WHAT THIS TASK INVOLVES: All records are to be retyped faithfully and completely.

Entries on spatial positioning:
########################################
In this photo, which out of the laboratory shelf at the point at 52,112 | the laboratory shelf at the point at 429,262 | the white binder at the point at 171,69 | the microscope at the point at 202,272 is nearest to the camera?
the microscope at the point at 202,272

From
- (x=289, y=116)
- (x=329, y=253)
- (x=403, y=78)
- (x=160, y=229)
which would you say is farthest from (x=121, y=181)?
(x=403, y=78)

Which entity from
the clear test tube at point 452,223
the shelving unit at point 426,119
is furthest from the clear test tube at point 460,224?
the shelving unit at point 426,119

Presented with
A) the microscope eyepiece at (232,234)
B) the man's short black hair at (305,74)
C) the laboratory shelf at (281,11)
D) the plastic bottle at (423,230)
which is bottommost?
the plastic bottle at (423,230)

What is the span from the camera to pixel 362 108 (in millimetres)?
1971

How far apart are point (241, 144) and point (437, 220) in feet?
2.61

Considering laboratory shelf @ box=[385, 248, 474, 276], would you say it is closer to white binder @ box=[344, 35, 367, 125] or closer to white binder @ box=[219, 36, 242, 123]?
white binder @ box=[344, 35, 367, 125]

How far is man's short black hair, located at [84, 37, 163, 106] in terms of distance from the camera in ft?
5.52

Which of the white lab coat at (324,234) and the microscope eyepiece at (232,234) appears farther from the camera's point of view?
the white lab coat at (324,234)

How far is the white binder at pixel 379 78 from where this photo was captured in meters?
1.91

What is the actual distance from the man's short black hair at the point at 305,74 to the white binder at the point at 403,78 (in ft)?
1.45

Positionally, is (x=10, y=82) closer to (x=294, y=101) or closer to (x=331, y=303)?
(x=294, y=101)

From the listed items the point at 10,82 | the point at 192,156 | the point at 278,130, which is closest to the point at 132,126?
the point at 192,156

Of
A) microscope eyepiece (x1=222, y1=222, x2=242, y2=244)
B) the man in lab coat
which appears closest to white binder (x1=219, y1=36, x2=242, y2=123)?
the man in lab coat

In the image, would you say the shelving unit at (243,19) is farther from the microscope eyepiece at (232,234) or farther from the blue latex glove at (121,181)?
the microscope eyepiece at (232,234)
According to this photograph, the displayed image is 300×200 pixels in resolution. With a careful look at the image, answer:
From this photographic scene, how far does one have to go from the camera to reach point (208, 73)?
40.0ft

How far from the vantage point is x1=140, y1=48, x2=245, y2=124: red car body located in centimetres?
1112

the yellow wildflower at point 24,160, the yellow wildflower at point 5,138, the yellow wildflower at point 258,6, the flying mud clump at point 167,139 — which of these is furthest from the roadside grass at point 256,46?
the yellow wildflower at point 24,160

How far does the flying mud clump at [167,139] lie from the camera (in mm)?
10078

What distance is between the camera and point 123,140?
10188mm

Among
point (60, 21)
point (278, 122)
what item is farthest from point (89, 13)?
########################################
ANSWER TO THIS PROBLEM:
In this photo, which out of the laboratory shelf at the point at 52,112 | the laboratory shelf at the point at 429,262 | the white binder at the point at 171,69 | the microscope at the point at 202,272 is nearest to the camera?
the microscope at the point at 202,272

From
- (x=289, y=116)
- (x=329, y=253)
- (x=403, y=78)
- (x=160, y=229)
which would you say is farthest from (x=121, y=181)?
(x=403, y=78)

Which entity from
the clear test tube at point 452,223
the shelving unit at point 426,119
is furthest from the clear test tube at point 460,224?
the shelving unit at point 426,119

Presented with
A) the microscope eyepiece at (232,234)
B) the man's short black hair at (305,74)
C) the laboratory shelf at (281,11)
D) the plastic bottle at (423,230)
which is bottommost?
the plastic bottle at (423,230)

What is the span from the camera to pixel 362 108 (in millimetres)?
1971

How far apart are point (241, 144) and point (437, 220) in feet?
2.61

Considering laboratory shelf @ box=[385, 248, 474, 276], would you say it is closer to white binder @ box=[344, 35, 367, 125] or closer to white binder @ box=[219, 36, 242, 123]?
white binder @ box=[344, 35, 367, 125]

How far is man's short black hair, located at [84, 37, 163, 106] in terms of distance from the camera in ft?
5.52

Which of the white lab coat at (324,234) and the microscope eyepiece at (232,234) appears farther from the camera's point of view?
the white lab coat at (324,234)

How far is the white binder at pixel 379 78 from where this photo was captured in meters?
1.91

What is the actual distance from the man's short black hair at the point at 305,74 to the white binder at the point at 403,78 (in ft)?
1.45

Positionally, is (x=10, y=82) closer to (x=294, y=101) or closer to (x=331, y=303)?
(x=294, y=101)

From the listed items the point at 10,82 | the point at 192,156 | the point at 278,130, which is closest to the point at 132,126?
the point at 192,156

Of
A) microscope eyepiece (x1=222, y1=222, x2=242, y2=244)
B) the man in lab coat
which appears closest to white binder (x1=219, y1=36, x2=242, y2=123)?
the man in lab coat

In the image, would you say the shelving unit at (243,19) is farther from the microscope eyepiece at (232,234) or farther from the blue latex glove at (121,181)?
the microscope eyepiece at (232,234)
According to this photograph, the displayed image is 300×200 pixels in resolution. With a careful look at the image, answer:
From this photographic scene, how far does one have to go from the camera to reach point (208, 73)?
40.0ft

How far from the vantage point is x1=140, y1=48, x2=245, y2=124: red car body located in centimetres?
1112

the yellow wildflower at point 24,160, the yellow wildflower at point 5,138, the yellow wildflower at point 258,6, the flying mud clump at point 167,139 — which of these is furthest from the roadside grass at point 256,46?
the yellow wildflower at point 24,160

How far does the flying mud clump at [167,139] lie from the camera (in mm)?
10078

What distance is between the camera and point 123,140?
10188mm

Among
point (60, 21)
point (278, 122)
what item is farthest from point (89, 13)?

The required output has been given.